(INPUT DATA)

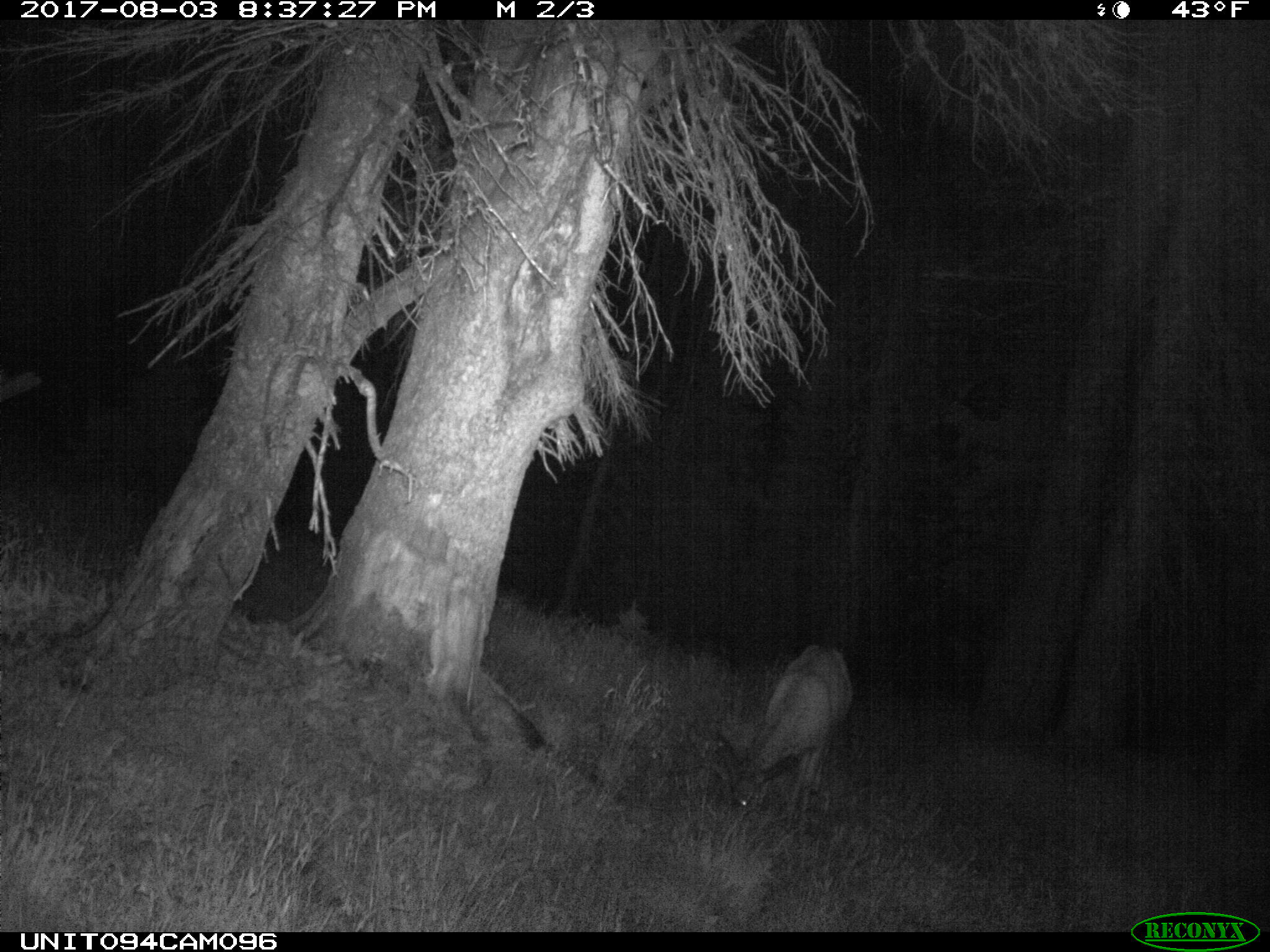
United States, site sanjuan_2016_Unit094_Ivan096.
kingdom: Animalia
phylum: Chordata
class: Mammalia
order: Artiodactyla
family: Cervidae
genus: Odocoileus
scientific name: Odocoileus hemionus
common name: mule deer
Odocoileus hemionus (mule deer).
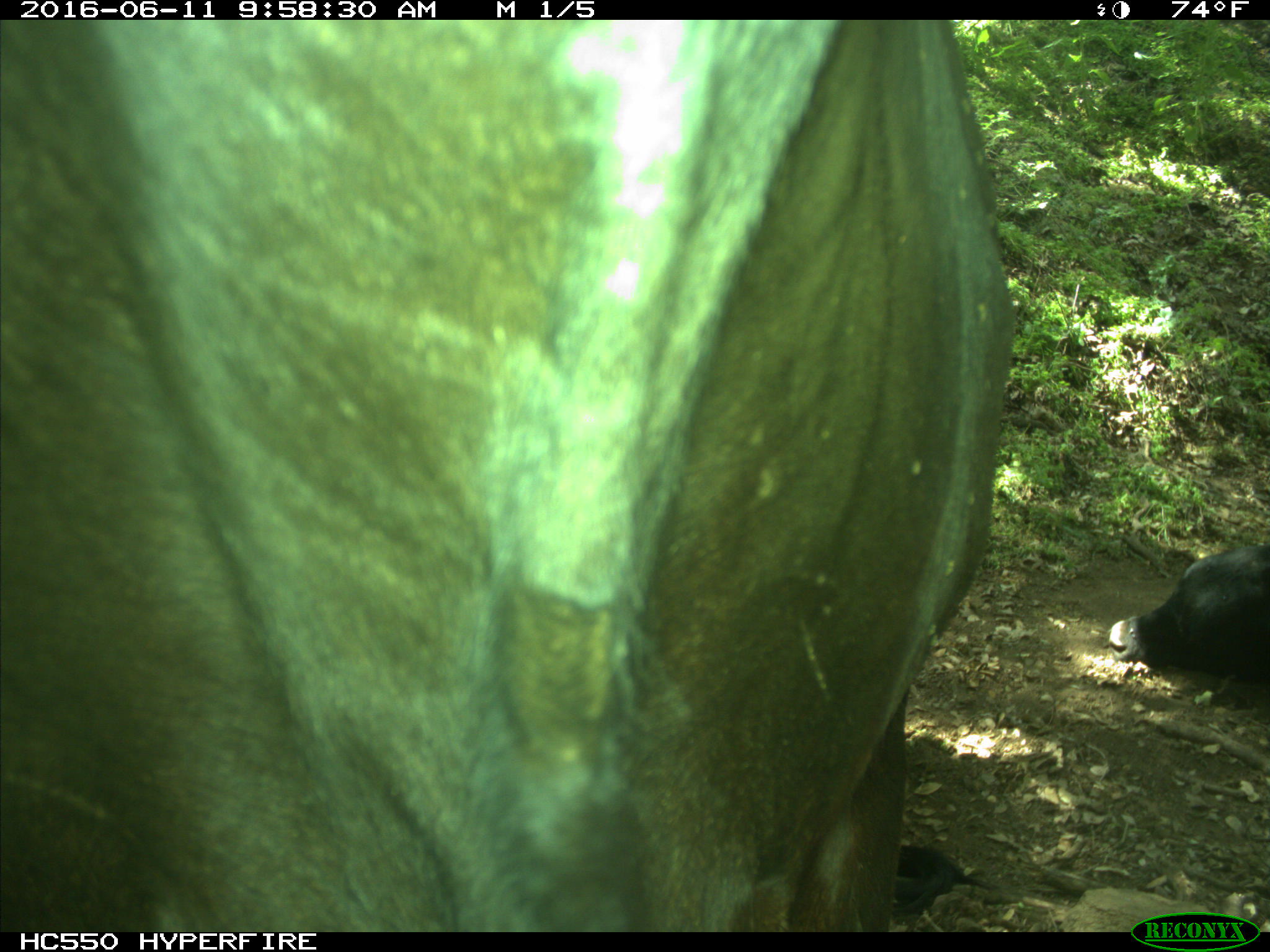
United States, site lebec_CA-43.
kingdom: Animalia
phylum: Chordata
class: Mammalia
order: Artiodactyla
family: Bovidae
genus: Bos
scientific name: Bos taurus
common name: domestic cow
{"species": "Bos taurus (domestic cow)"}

(End INPUT DATA)

Above are some entries; copy exactly the lines from the line with "family: Cervidae" through the line with "common name: domestic cow", both included, but none of the pictures.

family: Cervidae
genus: Odocoileus
scientific name: Odocoileus hemionus
common name: mule deer
Odocoileus hemionus (mule deer).
United States, site lebec_CA-43.
kingdom: Animalia
phylum: Chordata
class: Mammalia
order: Artiodactyla
family: Bovidae
genus: Bos
scientific name: Bos taurus
common name: domestic cow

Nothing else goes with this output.